Rossmann operates over 3,000 drug stores in 7 European countries. Currently, Rossmann store managers are tasked with predicting their daily sales for up to six weeks in advance. Store sales are influenced by many factors, including promotions, competition, school and state holidays, seasonality, and locality. With thousands of individual managers predicting sales based on their unique circumstances, the accuracy of results can be quite varied.
You are provided with historical sales data for 1,115 Rossmann stores. The task is to forecast the "Sales" column for the test set. Note that some stores in the dataset were temporarily closed for refurbishment.

**Data Description**

Rossmann Stores Data.csv - historical data including Sales
store.csv - supplemental information about the stores

**Data fields**
Most of the fields are self-explanatory. The following are descriptions for those that aren't.

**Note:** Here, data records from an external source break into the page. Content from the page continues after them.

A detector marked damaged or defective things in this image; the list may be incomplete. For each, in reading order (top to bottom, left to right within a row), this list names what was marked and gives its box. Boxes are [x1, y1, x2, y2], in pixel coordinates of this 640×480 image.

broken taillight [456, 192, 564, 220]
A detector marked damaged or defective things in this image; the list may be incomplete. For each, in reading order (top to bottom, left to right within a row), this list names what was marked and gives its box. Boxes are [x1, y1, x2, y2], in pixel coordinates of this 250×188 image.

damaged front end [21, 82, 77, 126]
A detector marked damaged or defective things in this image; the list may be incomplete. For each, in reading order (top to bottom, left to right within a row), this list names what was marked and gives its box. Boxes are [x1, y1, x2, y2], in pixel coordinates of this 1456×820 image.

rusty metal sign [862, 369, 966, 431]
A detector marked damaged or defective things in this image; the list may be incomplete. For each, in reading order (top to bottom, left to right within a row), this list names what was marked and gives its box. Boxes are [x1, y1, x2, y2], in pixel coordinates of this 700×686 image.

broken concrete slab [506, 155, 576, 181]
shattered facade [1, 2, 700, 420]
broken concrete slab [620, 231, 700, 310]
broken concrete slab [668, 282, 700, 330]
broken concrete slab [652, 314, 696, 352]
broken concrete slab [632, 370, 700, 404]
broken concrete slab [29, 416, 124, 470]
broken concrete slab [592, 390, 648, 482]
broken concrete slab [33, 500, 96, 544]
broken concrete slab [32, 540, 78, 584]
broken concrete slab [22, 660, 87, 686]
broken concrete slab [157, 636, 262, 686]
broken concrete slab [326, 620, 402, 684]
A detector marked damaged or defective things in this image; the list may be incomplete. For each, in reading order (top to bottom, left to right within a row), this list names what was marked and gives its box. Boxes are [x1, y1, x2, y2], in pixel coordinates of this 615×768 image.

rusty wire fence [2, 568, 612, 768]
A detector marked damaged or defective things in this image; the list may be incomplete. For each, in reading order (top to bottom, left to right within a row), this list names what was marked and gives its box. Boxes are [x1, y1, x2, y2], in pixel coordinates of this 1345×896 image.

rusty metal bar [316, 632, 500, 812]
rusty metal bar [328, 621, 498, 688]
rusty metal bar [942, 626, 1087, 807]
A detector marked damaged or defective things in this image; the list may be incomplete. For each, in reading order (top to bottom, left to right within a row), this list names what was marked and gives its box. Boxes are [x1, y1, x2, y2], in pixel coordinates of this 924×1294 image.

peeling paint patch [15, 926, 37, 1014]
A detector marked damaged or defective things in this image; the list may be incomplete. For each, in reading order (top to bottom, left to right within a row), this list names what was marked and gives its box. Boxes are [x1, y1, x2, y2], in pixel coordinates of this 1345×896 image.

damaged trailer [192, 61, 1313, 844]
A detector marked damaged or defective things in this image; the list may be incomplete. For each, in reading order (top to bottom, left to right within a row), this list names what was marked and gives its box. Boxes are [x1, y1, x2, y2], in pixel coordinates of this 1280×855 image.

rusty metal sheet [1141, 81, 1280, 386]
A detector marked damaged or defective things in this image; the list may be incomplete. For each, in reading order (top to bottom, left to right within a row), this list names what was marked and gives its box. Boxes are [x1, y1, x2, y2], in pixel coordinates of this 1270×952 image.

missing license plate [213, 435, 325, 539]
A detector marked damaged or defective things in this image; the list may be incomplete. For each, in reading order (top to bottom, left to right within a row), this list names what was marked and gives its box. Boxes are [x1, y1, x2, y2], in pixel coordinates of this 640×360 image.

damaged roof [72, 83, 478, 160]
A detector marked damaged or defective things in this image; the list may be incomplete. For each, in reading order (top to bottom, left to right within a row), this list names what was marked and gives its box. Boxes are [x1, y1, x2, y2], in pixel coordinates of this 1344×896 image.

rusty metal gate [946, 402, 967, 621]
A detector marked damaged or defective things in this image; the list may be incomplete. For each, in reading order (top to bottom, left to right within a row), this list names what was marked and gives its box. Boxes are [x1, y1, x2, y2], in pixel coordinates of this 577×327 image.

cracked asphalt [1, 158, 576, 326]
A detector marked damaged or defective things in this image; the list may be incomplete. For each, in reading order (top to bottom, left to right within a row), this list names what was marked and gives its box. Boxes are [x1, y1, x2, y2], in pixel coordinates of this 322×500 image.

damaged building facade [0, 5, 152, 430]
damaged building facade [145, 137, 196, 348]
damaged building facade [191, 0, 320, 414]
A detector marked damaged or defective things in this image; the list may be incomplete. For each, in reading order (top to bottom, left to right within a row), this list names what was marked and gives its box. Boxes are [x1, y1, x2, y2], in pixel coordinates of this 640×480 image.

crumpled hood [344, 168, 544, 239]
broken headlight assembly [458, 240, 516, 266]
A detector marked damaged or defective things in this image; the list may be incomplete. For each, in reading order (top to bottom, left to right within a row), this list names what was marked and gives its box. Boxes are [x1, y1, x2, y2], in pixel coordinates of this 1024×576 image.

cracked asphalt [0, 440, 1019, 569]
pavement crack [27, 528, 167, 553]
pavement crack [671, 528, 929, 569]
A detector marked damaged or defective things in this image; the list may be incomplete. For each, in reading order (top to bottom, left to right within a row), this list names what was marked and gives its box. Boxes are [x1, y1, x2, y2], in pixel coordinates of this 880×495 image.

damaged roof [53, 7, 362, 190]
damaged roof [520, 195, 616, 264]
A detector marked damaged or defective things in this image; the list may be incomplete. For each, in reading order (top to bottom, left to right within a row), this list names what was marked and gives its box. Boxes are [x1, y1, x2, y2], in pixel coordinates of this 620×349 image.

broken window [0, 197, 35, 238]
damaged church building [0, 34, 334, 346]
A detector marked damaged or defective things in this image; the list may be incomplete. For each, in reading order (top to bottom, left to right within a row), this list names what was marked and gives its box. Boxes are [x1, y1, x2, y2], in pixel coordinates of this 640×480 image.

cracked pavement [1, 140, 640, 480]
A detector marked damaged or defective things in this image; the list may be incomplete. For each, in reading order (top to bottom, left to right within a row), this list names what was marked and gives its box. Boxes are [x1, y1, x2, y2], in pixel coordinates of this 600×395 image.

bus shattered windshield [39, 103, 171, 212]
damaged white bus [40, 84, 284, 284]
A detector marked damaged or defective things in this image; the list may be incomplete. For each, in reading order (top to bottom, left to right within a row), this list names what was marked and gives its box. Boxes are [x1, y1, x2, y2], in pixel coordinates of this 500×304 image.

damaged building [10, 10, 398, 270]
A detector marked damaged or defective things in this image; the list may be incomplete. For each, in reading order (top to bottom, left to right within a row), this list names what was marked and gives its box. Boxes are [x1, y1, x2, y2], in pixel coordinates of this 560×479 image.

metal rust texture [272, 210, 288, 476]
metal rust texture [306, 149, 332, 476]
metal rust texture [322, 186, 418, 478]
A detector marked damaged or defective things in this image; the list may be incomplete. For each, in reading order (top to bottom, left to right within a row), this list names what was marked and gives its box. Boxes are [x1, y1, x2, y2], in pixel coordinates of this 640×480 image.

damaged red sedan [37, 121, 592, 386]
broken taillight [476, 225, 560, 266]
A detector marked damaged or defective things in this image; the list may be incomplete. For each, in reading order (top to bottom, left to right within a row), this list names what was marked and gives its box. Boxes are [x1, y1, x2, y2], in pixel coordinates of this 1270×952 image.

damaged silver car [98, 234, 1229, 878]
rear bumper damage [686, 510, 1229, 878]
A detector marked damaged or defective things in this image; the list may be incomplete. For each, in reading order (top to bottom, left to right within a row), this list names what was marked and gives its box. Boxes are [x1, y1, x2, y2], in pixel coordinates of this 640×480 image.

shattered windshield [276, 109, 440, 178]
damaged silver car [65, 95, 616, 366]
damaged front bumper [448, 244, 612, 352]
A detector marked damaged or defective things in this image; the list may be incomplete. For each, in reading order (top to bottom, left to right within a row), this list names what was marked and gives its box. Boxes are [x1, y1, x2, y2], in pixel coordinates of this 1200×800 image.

Id - an Id that represents a (Store, Date) duple within the test set
Store - a unique Id for each store
Sales - the turnover for any given day (this is what you are predicting)
Customers - the number of customers on a given day
Open - an indicator for whether the store was open: 0 = closed, 1 = open
StateHoliday - indicates a state holiday. Normally all stores, with few exceptions, are closed on state holidays. Note that all schools are closed on public holidays and weekends. a = public holiday, b = Easter holiday, c = Christmas, 0 = None
SchoolHoliday - indicates if the (Store, Date) was affected by the closure of public schools
StoreType - differentiates between 4 different store models: a, b, c, d
Assortment - describes an assortment level: a = basic, b = extra, c = extended
CompetitionDistance - distance in meters to the nearest competitor store
CompetitionOpenSince[Month/Year] - gives the approximate year and month of the time the nearest competitor was opened

Promo - indicates whether a store is running a promo on that day
Promo2 - Promo2 is a continuing and consecutive promotion for some stores: 0 = store is not participating, 1 = store is participating
Promo2Since[Year/Week] - describes the year and calendar week when the store started participating in Promo2
PromoInterval - describes the consecutive intervals Promo2 is started, naming the months the promotion is started anew. E.g. "Feb,May,Aug,Nov" means each round starts in February, May, August, November of any given year for that store

# Importing Necessary Libraries

In [5]:
# Libraries for EDA
import numpy as np
import pandas as pd
import matplotlib.pyplot as plt
%matplotlib inline
import seaborn as sns
import warnings
warnings.filterwarnings("ignore")

**LOADING THE DATA**

In [6]:
from google.colab import files
uploaded=files.upload()

Saving Rossmann Stores Data.csv to Rossmann Stores Data (1).csv


In [7]:
from google.colab import files
uploaded=files.upload()

Saving store.csv to store (2).csv


In [None]:
store='store.csv'
store=pd.read_csv(store)

In [None]:
rsd='Rossmann Stores Data.csv'
ross_data=pd.read_csv(rsd)

# Exploratory Data Analysis
We have two datasets - 'ross_data' and 'store'. Let's try and understand the basics of these two datasets one by one.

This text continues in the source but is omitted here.